Wide-Column Databases

2021-06-07 Dan D. Kimsystem design

What is a wide-column datastore?

Formal definition

A wide-column store (or extensible record stores) is a type of NoSQL database. It uses tables, rows, and columns, but unlike a relational database, the names and format of the columns can vary from row to row in the same table. A wide-column store can be interpreted as a two-dimensional key–value store.

Source: Wikipedia

Casual definition

I love starting simple and gradually easing into the details. Here is an explanation from Szymon Warda that I really like.

Here is how data is represented in a key-value database:

Here is the same idea in a wide-column database:

We can look at wide-column stores as a 2-dimensional key-value store, where the first key is used as a row identifier and the second is used as a column identifier.

Key-value store	Wide-column store
key = rowID, value = data	key = (rowID, columnID), value = data

That was my ELI5 of what a wide-column database is. Now let’s see more closely at the data model.

Data model

They say a picture is a 1000 words. Here are my 1000 words. It shows the smallest components and how they build up to the full row-based data structure.

Multiple rows will look something like this:

Image credit: Akshay Pore

Data is stored in column cells, which gets grouped into column families. A group of families is linked to a row key.
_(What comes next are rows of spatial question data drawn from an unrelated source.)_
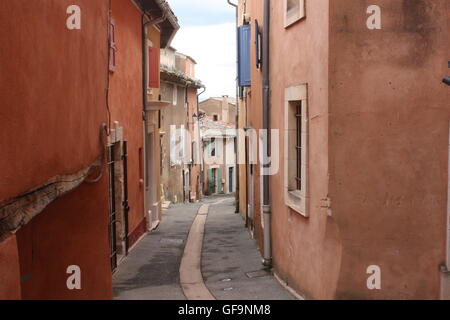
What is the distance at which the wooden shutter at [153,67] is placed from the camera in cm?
1688

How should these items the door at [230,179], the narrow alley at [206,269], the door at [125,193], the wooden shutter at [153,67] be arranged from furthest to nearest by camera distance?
the door at [230,179] → the wooden shutter at [153,67] → the door at [125,193] → the narrow alley at [206,269]

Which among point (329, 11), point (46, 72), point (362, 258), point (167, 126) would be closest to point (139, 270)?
point (362, 258)

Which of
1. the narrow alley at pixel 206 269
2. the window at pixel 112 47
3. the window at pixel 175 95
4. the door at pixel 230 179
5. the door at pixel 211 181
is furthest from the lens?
the door at pixel 230 179

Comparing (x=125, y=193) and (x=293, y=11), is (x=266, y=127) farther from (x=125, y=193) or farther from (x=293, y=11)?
(x=125, y=193)

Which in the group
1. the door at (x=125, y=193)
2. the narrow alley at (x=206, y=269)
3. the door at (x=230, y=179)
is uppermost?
the door at (x=125, y=193)

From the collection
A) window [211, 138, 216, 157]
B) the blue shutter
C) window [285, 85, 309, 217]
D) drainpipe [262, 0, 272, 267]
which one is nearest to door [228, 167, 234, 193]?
window [211, 138, 216, 157]

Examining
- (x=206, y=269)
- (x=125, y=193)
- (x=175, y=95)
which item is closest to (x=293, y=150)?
(x=206, y=269)

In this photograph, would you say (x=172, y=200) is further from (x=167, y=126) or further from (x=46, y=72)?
(x=46, y=72)

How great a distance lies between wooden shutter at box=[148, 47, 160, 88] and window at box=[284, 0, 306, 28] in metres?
8.25

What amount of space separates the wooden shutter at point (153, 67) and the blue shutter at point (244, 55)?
8.65ft

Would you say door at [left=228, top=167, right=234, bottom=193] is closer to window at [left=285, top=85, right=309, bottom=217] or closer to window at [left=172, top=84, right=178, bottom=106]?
window at [left=172, top=84, right=178, bottom=106]

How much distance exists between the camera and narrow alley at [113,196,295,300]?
29.9 feet

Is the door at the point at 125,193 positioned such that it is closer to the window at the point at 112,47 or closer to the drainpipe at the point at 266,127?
the window at the point at 112,47

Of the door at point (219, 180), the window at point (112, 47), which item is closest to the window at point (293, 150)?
the window at point (112, 47)
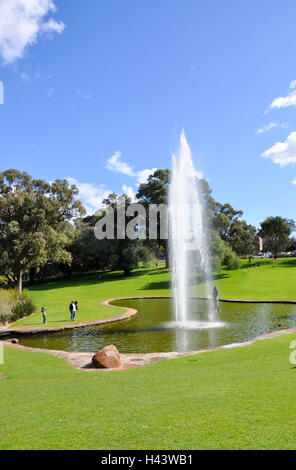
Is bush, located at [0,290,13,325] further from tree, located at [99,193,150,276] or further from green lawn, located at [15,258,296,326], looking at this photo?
tree, located at [99,193,150,276]

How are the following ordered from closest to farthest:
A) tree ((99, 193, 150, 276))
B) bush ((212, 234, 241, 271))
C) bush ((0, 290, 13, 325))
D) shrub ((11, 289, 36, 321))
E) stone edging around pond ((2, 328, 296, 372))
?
stone edging around pond ((2, 328, 296, 372)), bush ((0, 290, 13, 325)), shrub ((11, 289, 36, 321)), bush ((212, 234, 241, 271)), tree ((99, 193, 150, 276))

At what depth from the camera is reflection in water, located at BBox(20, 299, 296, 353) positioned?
17781mm

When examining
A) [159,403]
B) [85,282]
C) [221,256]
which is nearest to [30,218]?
[85,282]

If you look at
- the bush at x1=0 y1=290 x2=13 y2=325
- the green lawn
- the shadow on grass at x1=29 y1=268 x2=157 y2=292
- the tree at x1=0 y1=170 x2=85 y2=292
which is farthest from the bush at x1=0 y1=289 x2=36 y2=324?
the shadow on grass at x1=29 y1=268 x2=157 y2=292

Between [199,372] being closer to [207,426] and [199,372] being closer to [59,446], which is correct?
[207,426]

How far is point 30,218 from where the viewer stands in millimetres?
42469

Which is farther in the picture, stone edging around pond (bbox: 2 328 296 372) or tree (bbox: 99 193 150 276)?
tree (bbox: 99 193 150 276)

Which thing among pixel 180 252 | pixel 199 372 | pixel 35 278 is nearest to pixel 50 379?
pixel 199 372

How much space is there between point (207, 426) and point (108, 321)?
2035 centimetres

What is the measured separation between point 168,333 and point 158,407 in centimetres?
1372

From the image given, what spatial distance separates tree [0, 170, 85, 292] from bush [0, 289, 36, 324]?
11731mm

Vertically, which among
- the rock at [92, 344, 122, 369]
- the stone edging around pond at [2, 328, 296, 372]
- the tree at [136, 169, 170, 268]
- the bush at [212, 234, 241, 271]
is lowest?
the stone edging around pond at [2, 328, 296, 372]

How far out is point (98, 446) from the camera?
5379 mm

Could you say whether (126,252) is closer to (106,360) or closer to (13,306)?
(13,306)
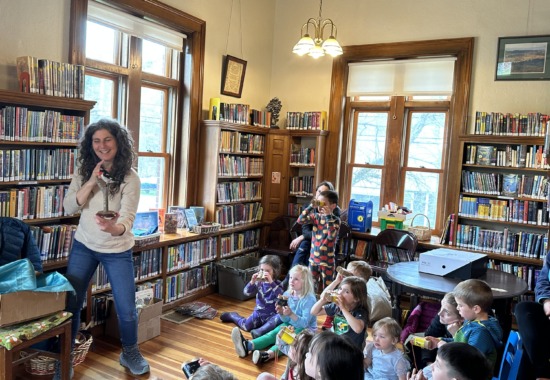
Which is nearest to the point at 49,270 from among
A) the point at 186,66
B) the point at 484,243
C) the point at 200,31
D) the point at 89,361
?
the point at 89,361

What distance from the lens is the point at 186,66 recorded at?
4.94m

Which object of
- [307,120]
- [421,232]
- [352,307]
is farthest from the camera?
[307,120]

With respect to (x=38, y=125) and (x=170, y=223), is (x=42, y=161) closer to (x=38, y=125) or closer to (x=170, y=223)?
(x=38, y=125)

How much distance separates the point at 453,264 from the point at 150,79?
3290mm

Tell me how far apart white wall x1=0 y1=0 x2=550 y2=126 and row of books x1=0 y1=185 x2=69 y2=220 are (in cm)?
106

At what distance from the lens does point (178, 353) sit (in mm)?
3521

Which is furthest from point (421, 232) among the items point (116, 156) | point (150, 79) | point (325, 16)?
point (116, 156)

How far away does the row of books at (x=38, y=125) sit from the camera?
119 inches

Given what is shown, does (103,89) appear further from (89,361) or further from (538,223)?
(538,223)

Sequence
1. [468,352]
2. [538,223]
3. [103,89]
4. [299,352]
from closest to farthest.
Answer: [468,352], [299,352], [103,89], [538,223]

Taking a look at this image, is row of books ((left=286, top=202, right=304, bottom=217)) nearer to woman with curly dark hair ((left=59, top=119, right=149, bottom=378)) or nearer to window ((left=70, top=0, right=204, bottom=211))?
window ((left=70, top=0, right=204, bottom=211))

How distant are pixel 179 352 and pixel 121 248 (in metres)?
1.06

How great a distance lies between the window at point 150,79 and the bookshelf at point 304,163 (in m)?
1.41

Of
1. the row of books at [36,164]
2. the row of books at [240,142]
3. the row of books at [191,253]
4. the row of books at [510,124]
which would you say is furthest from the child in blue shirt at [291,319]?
the row of books at [510,124]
Each column family typically contains columns that are used together, so the columns are stored as a contiguous block on disk, enhancing performance.

You could see that a wide-column store is like a mix between a relational database and a document store. It still uses rows and columns like that of a relational database. And the column formats can be different for each row in the same table. This combines the regimented tabular structure of the relational model and the flexible data schema of the document model.

Motivation

Why did we come up with wide-column databases? As in, why couldn’t we just stick with key-value and relational databases?

Back in the ages, we had the following pain points:

relational model lacked flexibility due to its schema and structure, resulting in a lack of data compression.
key-value store had a lack of structure that prevented partial write queries i.e. update column value, add column.
key-value stores also cannot filter data by value

Wide-column databases have been in development for a while. But so have other databases, and now the distinctive pain points have changed.

Today, a lot of the pain points mentioned above are… debatable

relational model still lacks flexibility but data compression warrants a whole other discussion.
tools like Redis offer key-value stores with structure and partial updates. Is it performant though? Is it good enough for a petabyte-and-beyond scale?
tools like Redis offer filtering by value using secondary indexes. Is it great? Maybe, maybe not.